« J’me marre doucement »

 

« Je voulais montrer aux gens que ceux qui se trouvent au plus bas de l’échelle de l’humanité peuvent avoir en eux la ressource pour l’abnégation suprême. » Si Browning finit par abandonner la dimension féminine du mélodrame, c’est parce qu’il a trouvé une voie encore plus originale : l’homme mutilé. Qu’est-ce qu’un homme ? C’est Lon Chaney qui inspirera à Tod Browning ce personnage d’homme d’autant plus homme que l’épanouissement de sa masculinité lui est refusée. Solitaire et sombre, abandonné et éclopé, malheureux, ténébreux, mais soudain parcouru par la pure lumière de l’amour désintéressé.

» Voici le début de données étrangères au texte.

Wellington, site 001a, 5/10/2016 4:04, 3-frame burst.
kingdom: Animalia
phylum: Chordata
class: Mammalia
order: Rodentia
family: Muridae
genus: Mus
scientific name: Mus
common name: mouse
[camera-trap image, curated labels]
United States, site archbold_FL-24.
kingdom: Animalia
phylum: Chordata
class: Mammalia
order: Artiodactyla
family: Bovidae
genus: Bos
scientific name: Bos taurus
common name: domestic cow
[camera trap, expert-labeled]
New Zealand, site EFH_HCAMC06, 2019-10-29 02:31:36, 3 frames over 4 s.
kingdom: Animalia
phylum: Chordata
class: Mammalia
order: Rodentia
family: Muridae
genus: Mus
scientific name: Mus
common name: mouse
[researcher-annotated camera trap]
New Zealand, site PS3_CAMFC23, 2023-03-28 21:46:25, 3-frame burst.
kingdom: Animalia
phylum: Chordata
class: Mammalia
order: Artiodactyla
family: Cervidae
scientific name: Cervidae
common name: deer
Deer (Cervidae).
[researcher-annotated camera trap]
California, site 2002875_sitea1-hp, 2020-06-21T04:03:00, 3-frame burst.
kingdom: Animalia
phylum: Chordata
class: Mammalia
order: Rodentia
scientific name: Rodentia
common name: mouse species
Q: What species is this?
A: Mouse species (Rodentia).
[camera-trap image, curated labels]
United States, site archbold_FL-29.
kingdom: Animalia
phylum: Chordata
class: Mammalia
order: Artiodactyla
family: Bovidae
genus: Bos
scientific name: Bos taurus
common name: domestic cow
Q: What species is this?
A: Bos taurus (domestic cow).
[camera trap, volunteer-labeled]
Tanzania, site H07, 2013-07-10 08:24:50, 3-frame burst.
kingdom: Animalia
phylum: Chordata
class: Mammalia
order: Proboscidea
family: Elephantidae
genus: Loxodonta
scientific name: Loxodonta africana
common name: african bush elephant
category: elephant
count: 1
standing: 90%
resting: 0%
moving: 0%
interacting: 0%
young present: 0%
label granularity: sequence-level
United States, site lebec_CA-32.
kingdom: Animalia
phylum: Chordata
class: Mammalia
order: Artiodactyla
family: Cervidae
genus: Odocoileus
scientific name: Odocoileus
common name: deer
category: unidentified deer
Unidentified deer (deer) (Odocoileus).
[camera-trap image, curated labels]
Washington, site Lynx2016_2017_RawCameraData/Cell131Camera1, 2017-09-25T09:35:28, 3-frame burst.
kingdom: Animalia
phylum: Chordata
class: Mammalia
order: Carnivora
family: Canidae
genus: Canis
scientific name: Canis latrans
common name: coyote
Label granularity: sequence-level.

Au travers de ces personnages d’hommes mutilés, Tod Browning explore une vision de la grandeur humaine qui ne passe pas par un héroïsme viril et tapageur. Les héros joués par Lon Chaney dans ses films permettent à Browning une redéfinition puissante de ce qu’on entend par masculinité, qu’on confond trop avec la compétitivité sociale ou sexuelle. On ne sait toujours pas ce qu’est un homme… Chaney est l’épiphanie de l’homme portant une malédiction qui le dépasse. Il joue des êtres abîmés, non seulement physiquement mais par des choix de vie très discutables les ayant amenés dans des « zones grises », reniements ou trahisons, d’où, pourtant, on voit qu’une puissante lumière spirituelle continue à se dégager de leur personnalité.